• _DATA EXTRACT_:
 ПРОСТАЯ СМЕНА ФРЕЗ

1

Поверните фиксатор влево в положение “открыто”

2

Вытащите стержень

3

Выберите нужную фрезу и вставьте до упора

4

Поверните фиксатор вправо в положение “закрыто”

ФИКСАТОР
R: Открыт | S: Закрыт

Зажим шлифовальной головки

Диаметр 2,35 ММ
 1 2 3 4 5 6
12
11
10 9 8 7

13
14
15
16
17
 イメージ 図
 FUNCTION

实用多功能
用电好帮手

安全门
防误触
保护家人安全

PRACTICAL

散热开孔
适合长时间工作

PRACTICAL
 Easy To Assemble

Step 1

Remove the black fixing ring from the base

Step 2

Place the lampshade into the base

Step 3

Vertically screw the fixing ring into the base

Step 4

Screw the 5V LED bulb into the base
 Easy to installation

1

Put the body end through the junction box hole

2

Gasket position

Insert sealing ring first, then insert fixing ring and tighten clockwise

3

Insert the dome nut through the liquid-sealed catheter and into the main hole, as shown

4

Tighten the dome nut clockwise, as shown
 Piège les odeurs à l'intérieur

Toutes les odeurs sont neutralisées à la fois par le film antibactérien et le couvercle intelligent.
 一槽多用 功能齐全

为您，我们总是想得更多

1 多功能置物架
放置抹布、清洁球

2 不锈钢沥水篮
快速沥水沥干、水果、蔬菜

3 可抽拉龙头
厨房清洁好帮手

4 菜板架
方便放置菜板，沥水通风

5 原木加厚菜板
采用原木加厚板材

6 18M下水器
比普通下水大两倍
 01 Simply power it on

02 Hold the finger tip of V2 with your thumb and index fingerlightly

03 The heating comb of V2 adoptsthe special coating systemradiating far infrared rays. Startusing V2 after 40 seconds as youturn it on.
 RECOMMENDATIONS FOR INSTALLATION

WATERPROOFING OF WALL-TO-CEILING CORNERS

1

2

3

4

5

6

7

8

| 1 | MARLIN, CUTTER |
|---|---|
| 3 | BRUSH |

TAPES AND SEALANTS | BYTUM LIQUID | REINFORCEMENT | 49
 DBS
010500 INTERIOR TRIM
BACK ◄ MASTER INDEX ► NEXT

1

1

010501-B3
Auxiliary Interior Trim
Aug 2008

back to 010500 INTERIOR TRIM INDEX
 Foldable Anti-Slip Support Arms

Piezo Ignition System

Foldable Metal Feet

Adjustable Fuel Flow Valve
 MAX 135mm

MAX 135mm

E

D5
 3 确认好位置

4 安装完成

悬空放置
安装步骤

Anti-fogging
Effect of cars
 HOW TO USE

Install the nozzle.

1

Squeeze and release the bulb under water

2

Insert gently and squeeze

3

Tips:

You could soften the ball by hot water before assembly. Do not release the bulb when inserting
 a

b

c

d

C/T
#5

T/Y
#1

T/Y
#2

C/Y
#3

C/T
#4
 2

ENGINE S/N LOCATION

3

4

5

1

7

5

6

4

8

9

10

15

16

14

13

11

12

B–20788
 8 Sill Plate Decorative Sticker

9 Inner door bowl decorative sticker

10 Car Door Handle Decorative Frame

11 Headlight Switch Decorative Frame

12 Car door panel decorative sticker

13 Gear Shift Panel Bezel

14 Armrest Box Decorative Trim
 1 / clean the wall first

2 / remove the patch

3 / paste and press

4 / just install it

• _YOUR OBJECTIVE_: Exactly what appears above must be set down again in full.

• _EXPECTED ANSWER_:
 ПРОСТАЯ СМЕНА ФРЕЗ

1

Поверните фиксатор влево в положение “открыто”

2

Вытащите стержень

3

Выберите нужную фрезу и вставьте до упора

4

Поверните фиксатор вправо в положение “закрыто”

ФИКСАТОР
R: Открыт | S: Закрыт

Зажим шлифовальной головки

Диаметр 2,35 ММ
 1 2 3 4 5 6
12
11
10 9 8 7

13
14
15
16
17
 イメージ 図
 FUNCTION

实用多功能
用电好帮手

安全门
防误触
保护家人安全

PRACTICAL

散热开孔
适合长时间工作

PRACTICAL
 Easy To Assemble

Step 1

Remove the black fixing ring from the base

Step 2

Place the lampshade into the base

Step 3

Vertically screw the fixing ring into the base

Step 4

Screw the 5V LED bulb into the base
 Easy to installation

1

Put the body end through the junction box hole

2

Gasket position

Insert sealing ring first, then insert fixing ring and tighten clockwise

3

Insert the dome nut through the liquid-sealed catheter and into the main hole, as shown

4

Tighten the dome nut clockwise, as shown
 Piège les odeurs à l'intérieur

Toutes les odeurs sont neutralisées à la fois par le film antibactérien et le couvercle intelligent.
 一槽多用 功能齐全

为您，我们总是想得更多

1 多功能置物架
放置抹布、清洁球

2 不锈钢沥水篮
快速沥水沥干、水果、蔬菜

3 可抽拉龙头
厨房清洁好帮手

4 菜板架
方便放置菜板，沥水通风

5 原木加厚菜板
采用原木加厚板材

6 18M下水器
比普通下水大两倍
 01 Simply power it on

02 Hold the finger tip of V2 with your thumb and index fingerlightly

03 The heating comb of V2 adoptsthe special coating systemradiating far infrared rays. Startusing V2 after 40 seconds as youturn it on.
 RECOMMENDATIONS FOR INSTALLATION

WATERPROOFING OF WALL-TO-CEILING CORNERS

1

2

3

4

5

6

7

8

| 1 | MARLIN, CUTTER |
|---|---|
| 3 | BRUSH |

TAPES AND SEALANTS | BYTUM LIQUID | REINFORCEMENT | 49
 DBS
010500 INTERIOR TRIM
BACK ◄ MASTER INDEX ► NEXT

1

1

010501-B3
Auxiliary Interior Trim
Aug 2008

back to 010500 INTERIOR TRIM INDEX
 Foldable Anti-Slip Support Arms

Piezo Ignition System

Foldable Metal Feet

Adjustable Fuel Flow Valve
 MAX 135mm

MAX 135mm

E

D5
 3 确认好位置

4 安装完成

悬空放置
安装步骤

Anti-fogging
Effect of cars
 HOW TO USE

Install the nozzle.

1

Squeeze and release the bulb under water

2

Insert gently and squeeze

3

Tips:

You could soften the ball by hot water before assembly. Do not release the bulb when inserting
 a

b

c

d

C/T
#5

T/Y
#1

T/Y
#2

C/Y
#3

C/T
#4
 2

ENGINE S/N LOCATION

3

4

5

1

7

5

6

4

8

9

10

15

16

14

13

11

12

B–20788
 8 Sill Plate Decorative Sticker

9 Inner door bowl decorative sticker

10 Car Door Handle Decorative Frame

11 Headlight Switch Decorative Frame

12 Car door panel decorative sticker

13 Gear Shift Panel Bezel

14 Armrest Box Decorative Trim
 1 / clean the wall first

2 / remove the patch

3 / paste and press

4 / just install it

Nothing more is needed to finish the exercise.